However, recent results from competency assessments show that learning outcomes in Haryana are improving by leaps and bounds. Third party assessments conducted in 2017 and 2018 show that 60-65 percent students in Grades three, five, and seven are meeting competency goals.
How did Haryana state turn around school performance so significantly in the span of a few years?

1. Commit to a shared vision

Haryana’s Chief Minister and its Department of School Education have developed a clear vision for learning outcomes improvement, and all the associated state agencies have been empowered to deliver on this shared vision. Getting this level of inter-state collaboration required:

  • Setting clear priority goals and key performance indicators across the system
  • Restructuring project management teams to ensure all members have clear roles and responsibilities that ladder up to the larger program goals
  • Providing constant and repeated communication of these goals in the entire ecosystem

2. Solve the systemic gaps

A common myth in the education space is that classroom learning can only get better if shifts are made in curriculum development and educator training.
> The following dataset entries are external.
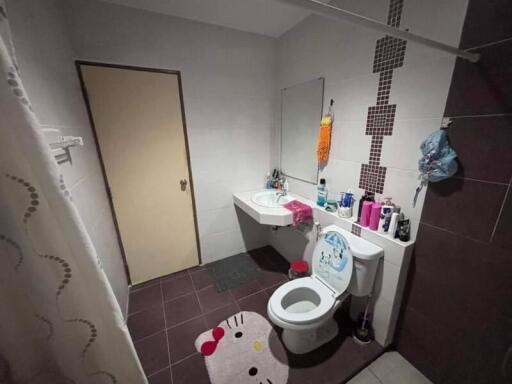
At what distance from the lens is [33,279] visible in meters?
0.51

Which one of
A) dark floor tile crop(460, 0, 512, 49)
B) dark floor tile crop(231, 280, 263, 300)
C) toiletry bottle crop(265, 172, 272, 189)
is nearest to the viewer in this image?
dark floor tile crop(460, 0, 512, 49)

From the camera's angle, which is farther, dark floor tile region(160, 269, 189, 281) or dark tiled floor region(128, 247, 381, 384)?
dark floor tile region(160, 269, 189, 281)

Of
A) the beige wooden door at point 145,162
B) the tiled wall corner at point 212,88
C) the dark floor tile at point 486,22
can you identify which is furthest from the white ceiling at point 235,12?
the dark floor tile at point 486,22

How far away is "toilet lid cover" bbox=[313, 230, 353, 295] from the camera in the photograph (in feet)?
4.37

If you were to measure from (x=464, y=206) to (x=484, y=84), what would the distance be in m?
0.56

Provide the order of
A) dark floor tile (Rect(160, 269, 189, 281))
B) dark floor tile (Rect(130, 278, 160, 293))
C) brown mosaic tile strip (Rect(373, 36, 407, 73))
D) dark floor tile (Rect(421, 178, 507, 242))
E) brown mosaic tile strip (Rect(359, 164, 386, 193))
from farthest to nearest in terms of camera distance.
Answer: dark floor tile (Rect(160, 269, 189, 281)) → dark floor tile (Rect(130, 278, 160, 293)) → brown mosaic tile strip (Rect(359, 164, 386, 193)) → brown mosaic tile strip (Rect(373, 36, 407, 73)) → dark floor tile (Rect(421, 178, 507, 242))

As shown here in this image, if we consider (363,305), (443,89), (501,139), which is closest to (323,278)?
(363,305)

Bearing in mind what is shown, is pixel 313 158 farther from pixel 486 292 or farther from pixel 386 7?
pixel 486 292

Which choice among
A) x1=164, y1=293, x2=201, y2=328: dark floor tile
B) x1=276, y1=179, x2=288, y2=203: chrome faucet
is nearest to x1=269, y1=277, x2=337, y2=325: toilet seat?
x1=164, y1=293, x2=201, y2=328: dark floor tile

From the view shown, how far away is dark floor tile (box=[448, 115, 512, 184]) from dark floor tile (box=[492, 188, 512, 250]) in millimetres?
103

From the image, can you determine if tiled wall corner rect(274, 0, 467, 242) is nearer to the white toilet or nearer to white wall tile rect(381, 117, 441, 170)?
white wall tile rect(381, 117, 441, 170)

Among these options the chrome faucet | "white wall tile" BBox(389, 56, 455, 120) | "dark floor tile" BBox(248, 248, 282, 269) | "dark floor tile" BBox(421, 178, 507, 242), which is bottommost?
"dark floor tile" BBox(248, 248, 282, 269)

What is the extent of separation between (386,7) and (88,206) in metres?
2.15

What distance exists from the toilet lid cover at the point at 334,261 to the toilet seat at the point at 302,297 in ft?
0.22
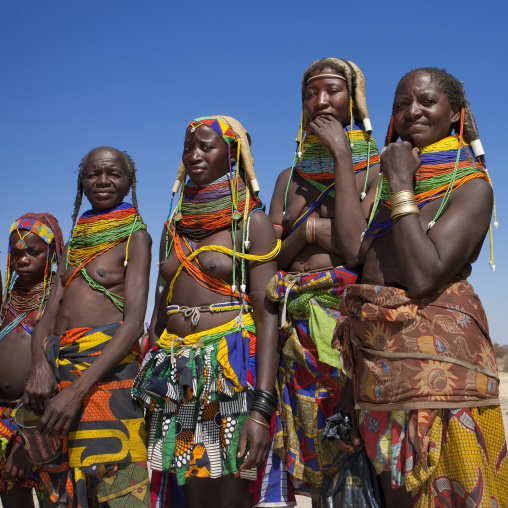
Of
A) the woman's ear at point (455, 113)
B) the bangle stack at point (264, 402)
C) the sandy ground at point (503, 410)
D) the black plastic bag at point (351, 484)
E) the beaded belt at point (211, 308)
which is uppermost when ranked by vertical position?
the woman's ear at point (455, 113)

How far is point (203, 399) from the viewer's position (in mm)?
3436

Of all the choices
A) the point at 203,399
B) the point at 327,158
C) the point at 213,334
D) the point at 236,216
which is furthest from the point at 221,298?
the point at 327,158

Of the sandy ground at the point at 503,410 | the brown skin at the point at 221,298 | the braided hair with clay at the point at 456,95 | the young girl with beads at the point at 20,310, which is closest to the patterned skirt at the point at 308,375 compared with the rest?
the brown skin at the point at 221,298

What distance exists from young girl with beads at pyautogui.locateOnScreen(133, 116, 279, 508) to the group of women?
0.4 inches

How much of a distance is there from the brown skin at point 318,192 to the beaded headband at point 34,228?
2261 millimetres

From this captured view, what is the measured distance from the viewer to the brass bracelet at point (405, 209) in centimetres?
268

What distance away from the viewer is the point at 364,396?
110 inches

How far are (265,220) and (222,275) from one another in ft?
1.50

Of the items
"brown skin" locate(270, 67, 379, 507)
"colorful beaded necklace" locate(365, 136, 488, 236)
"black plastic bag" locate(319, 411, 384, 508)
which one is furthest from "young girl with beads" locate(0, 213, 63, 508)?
"colorful beaded necklace" locate(365, 136, 488, 236)

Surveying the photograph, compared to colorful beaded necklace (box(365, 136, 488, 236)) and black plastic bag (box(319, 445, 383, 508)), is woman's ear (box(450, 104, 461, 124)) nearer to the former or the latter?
colorful beaded necklace (box(365, 136, 488, 236))

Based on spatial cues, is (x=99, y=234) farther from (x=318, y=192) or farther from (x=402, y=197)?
(x=402, y=197)

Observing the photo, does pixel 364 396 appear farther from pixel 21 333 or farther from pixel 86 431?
pixel 21 333

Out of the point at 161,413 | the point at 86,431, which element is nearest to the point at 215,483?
the point at 161,413

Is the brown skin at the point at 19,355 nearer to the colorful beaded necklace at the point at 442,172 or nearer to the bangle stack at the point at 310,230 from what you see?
the bangle stack at the point at 310,230
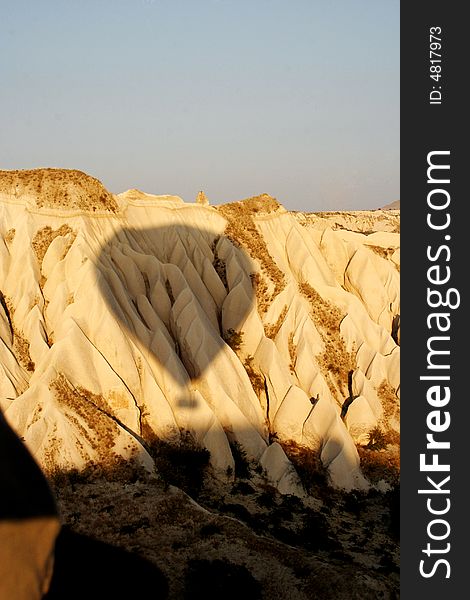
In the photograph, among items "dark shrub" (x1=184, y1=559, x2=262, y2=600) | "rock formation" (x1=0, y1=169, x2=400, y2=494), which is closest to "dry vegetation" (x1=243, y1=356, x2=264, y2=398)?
"rock formation" (x1=0, y1=169, x2=400, y2=494)

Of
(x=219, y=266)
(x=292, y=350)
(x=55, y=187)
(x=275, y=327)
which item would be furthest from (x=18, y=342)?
(x=292, y=350)

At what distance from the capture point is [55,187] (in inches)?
1053

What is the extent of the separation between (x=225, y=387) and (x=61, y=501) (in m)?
10.00

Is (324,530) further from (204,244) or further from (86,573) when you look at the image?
(204,244)

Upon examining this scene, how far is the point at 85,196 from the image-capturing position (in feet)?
89.7

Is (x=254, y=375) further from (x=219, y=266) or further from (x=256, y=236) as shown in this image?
(x=256, y=236)

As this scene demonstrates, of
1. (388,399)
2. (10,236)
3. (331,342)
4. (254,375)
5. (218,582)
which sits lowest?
(218,582)

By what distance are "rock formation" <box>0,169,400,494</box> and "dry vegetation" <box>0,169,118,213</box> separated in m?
0.08

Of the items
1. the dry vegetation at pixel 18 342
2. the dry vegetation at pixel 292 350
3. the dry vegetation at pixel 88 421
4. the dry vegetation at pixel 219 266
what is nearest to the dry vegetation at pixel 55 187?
the dry vegetation at pixel 18 342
However, the foundation’s experience with school systems shows that implementing administrative reforms is just as important as academic reforms. Our work focuses on both simultaneously, and spans across departments, government agencies, and districts in the state. Examples include:

  • Development of an integrated management information system (MIS) that captures actionable data for more than two million students and 100,000 teachers to enable data-based accountability and administrative efficiencies
  • Increased sharing of data-based school progress and monitoring, along with the addition of monthly review meetings by the directorate and the state Chief Minister’s office
  • Creation of digital channels to make communications between the administrative and academic staff comprehensive, rapid, and responsive. More than 10,000 teachers were trained via WhatsApp in less than 20 days.

Importantly, these changes are reflective of a paradigm shift in Haryana’s government systems: the focus is now on access to quality education for the two million students in the state.

3. Address the “silver bullet” myth

Large-scale reform requires coordinated interventions – there are no individual silver bullets. Taken together, these interventions create impact in the immediate ecosystem, and have the potential to create a model for other systems to adopt. The Haryana state school system is leveraging learnings from the foundation’s work on systems-level education improvement in other states in India and around the world, successful private school models, and a slew of other projects that have successfully improved student learning outcomes.

Each round of student assessments in Haryana state continues to show improved results, and the Chief Minister of Haryana state has launched a new program called Saksham Ghoshna — a declaration of competency awarded to an administrative block after third-party assessments show that 80 percent students have earned grade level competencies. This commitment to quality is an important part of our work to ensure that all students in Haryana can benefit from high-quality schools.

Our mission is to lift children and families out of urban poverty, and we believe that students in Haryana who have access to quality education have a greater chance to move on to higher education, improved employment opportunities, and eventually, increased family financial stability — improving entire communities in the state.